Decisão Texto Integral: Acordam em Conferência na Secção Cível da Relação de Guimarães

M… deduziu oposição à execução, em que é exequente L…, alegando, em síntese, que não aceita a comunicabilidade da dívida; encontra-se divorciada do executado desde o dia 13 de Novembro de 2009; que foi penhorado o seu vencimento, que não é bem comum do casal; em 4 de Maio de 2010 requereu a instauração de inventário judicial para partilha de bens comuns do casal.
Conclui no sentido de que a penhora deve incidir sobre a meação dos bens comuns do casal. E, subsidiariamente, suscita a nulidade da sua citação, que deveria ser prévia à penhora, o que determina a nulidade de todos os actos praticados.

O exequente impugnou a oposição, pugnando pela sua improcedência.

No despacho saneador foi julgada procedente a oposição nos seguintes termos:
1 – Declaro extinta a execução no que concerne à ora oponente, M…, determinando o levantamento de penhoras que incidam sobre os seus bens próprios, nomeadamente sobre o seu vencimento, sendo devolvido à oponente as quantias do seu salário que tenham sido penhoradas.
2 – Declaro, nos termos do artigo 825 n.º 7 do CPC. suspensa a execução no que concerne aos bens comuns existentes entre a oponente M… e o executado P…: imóvel penhorado nos autos principais (descrito na Conservatória do Registo Predial de Fafe sob o n.º…) até à partilha a efectuar no âmbito dos autos de inventário sob o número 855/10.0TBFAF, que corre termos neste juízo.

Inconformado com o decidido, o exequente interpôs recurso de apelação formulando conclusões.
Houve contra-alegações que pugnaram pelo decidido.

Damos como assente a matéria de facto consignada na decisão recorrida que passamos a transcrever:
1 – Foi dada à execução o título executivo que consta de fls. 10 a 12 dos autos principais cujo teor se dá aqui por integralmente reproduzido.
2 – Em 4 de Maio de 2010, foi instaurado inventário para separação dos bens comuns existentes entre a ora oponente e executada M…, correndo os seus termos no 3º Juízo deste Tribunal sob o número 855/10.0TBFAF.
3 – O imóvel penhorado nos autos principais – prédio misto descrito na Conservatória do Registo Predial da Fafe (cf. Auto de penhora de fls. 34) – foi relacionado como bem comum no referenciado processo de inventário.
4 – A ora oponente e o executado estão divorciados desde o dia 13 de Novembro de 2009.
5 – O requerimento executivo deu entrada em juízo no dia 27 de Janeiro de 2010.

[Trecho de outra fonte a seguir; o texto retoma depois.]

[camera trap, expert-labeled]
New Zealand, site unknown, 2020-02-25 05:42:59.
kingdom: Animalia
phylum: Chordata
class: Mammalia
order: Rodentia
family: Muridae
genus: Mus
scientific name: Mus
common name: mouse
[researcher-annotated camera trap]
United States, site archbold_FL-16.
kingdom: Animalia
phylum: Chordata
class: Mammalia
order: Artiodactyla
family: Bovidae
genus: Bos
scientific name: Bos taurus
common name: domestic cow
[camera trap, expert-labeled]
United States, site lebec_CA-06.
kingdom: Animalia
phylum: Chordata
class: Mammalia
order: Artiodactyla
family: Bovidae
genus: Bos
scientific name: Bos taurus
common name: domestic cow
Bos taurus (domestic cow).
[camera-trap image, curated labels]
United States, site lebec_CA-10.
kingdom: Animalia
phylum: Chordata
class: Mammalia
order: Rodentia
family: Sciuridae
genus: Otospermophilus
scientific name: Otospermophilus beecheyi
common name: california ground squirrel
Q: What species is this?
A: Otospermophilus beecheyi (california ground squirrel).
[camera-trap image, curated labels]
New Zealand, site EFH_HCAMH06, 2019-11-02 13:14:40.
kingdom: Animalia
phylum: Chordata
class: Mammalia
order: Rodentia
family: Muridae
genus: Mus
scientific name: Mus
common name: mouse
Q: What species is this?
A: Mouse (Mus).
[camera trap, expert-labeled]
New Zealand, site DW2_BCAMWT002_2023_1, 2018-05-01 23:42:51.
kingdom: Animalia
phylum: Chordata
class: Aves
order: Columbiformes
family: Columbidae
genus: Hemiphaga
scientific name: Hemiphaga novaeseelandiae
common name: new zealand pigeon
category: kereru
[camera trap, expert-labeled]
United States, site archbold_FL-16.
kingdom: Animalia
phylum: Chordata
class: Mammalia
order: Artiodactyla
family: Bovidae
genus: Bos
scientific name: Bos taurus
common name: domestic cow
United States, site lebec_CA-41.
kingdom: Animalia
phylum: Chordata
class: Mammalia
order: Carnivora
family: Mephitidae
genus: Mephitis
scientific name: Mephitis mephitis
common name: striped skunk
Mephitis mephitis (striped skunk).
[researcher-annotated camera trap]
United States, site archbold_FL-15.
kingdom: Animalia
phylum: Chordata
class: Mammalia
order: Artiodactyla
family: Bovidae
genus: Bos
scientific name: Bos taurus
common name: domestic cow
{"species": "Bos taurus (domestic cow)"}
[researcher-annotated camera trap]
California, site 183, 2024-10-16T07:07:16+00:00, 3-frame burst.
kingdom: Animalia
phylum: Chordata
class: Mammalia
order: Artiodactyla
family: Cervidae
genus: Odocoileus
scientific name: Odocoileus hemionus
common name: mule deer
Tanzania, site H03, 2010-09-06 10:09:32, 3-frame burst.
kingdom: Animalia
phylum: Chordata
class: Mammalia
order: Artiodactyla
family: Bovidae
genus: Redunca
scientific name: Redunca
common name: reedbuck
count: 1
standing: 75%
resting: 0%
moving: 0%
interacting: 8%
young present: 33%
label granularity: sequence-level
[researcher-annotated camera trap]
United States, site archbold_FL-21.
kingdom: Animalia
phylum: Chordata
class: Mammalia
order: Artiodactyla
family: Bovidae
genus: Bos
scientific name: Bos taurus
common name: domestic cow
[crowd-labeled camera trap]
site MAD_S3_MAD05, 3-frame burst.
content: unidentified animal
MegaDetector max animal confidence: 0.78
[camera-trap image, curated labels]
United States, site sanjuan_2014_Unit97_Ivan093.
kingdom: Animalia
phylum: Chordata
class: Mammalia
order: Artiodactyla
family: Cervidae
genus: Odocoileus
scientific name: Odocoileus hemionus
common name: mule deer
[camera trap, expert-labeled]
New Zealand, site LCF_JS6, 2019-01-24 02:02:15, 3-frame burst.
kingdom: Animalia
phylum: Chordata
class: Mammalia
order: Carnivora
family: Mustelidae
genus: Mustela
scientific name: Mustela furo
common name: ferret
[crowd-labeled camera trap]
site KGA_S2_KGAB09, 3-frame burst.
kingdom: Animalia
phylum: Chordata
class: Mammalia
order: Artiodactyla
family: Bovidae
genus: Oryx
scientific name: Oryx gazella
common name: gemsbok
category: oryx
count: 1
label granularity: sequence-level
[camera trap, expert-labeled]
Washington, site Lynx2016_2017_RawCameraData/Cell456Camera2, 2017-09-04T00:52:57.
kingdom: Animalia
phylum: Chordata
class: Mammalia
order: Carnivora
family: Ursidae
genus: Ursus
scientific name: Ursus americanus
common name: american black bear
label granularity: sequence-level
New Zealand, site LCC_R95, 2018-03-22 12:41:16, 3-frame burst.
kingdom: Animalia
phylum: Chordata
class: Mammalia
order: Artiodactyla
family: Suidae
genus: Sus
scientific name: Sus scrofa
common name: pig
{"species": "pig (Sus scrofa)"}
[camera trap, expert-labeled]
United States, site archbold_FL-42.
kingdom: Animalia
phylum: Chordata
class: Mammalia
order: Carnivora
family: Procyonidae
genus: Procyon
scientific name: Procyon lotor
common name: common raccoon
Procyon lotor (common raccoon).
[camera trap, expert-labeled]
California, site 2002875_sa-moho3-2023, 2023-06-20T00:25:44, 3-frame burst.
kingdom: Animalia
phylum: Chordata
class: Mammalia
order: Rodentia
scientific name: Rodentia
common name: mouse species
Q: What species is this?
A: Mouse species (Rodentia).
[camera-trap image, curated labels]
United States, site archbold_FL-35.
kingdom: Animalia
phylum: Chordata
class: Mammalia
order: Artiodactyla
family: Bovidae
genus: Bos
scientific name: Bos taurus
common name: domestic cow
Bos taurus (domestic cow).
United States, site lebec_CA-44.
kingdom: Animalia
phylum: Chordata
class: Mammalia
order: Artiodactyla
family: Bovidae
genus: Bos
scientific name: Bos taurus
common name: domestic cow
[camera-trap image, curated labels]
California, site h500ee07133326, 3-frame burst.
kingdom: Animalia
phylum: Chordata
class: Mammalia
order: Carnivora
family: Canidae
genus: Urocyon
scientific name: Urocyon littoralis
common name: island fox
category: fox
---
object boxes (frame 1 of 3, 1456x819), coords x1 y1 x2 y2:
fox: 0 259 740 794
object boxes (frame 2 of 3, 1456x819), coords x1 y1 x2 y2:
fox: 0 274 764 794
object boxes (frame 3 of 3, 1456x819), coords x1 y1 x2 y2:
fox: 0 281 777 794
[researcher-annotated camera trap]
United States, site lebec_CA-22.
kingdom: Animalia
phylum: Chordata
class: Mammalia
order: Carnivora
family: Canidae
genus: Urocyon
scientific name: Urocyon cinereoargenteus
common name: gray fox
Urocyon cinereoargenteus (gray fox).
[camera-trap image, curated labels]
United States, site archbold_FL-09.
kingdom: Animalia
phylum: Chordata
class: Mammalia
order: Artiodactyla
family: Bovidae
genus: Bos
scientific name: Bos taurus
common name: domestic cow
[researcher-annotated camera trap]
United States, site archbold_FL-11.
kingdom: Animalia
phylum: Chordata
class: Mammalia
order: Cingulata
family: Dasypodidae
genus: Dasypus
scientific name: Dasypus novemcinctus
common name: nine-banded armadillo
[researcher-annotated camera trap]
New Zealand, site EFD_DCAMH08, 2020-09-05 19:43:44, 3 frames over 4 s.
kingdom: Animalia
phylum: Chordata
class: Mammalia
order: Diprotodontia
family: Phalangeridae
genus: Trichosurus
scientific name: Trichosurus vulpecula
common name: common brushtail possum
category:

Das conclusões do recurso ressaltam a seguintes questões a saber:
1 – Se a decisão recorrida padece de nulidade por falta de fundamentação nos termos do artigo 668 n.º 1 al. b) do CPC.
2 – Se há fundamento para a declaração de extinção da acção executiva relativamente à oponente executada.
3 – Se houve prova no sentido de que as quantias incorporadas nos títulos executivos foram entregues ao executado para serem aplicadas no exercício do seu comércio.

Vamos conhecer das questões enunciadas.
1 – A nulidade suscitada e prevista no artigo 668 n.º 1 al. b) do CPC. exige uma falta absoluta de fundamentação. A doutrina e a jurisprudência defendem que a fundamentação deficiente não é suficiente para integrar a aludida nulidade.
No caso dos autos, a decisão recorrida assenta a sua fundamentação na ausência de título executivo relativamente à oponente, porquanto não consta o seu nome e assinatura do mesmo e na falta de aceitação expressa da comunicabilidade dos bens e junção aos autos de documentos comprovativos de que a oponente estava divorciada do executado e estava pendente um inventário para separação dos bens comuns. E, com base nestes fundamentos, decidiu no sentido de que ao abrigo do disposto no artigo 825 do CPC a dívida não é comum, sendo da exclusiva responsabilidade do executado que consta do título, respondendo os seus bens próprios e a sua meação nos bens comuns, ficando a execução suspensa até definição dos bens que caberão ao executado e ordenou o levantamento da penhora quanto aos bens próprios da oponente.
Daqui se vê que houve fundamentação da decisão, pelo menos no sentido de se perceber as razões porque é que o tribunal decidiu num determinado sentido e não noutro. Pode não coincidir com a posição do apelante, mais isso é uma outra questão. Pode não ser uma fundamentação brilhante mas existiu e o suficiente para se considerar que não houve violação do normativo invocado.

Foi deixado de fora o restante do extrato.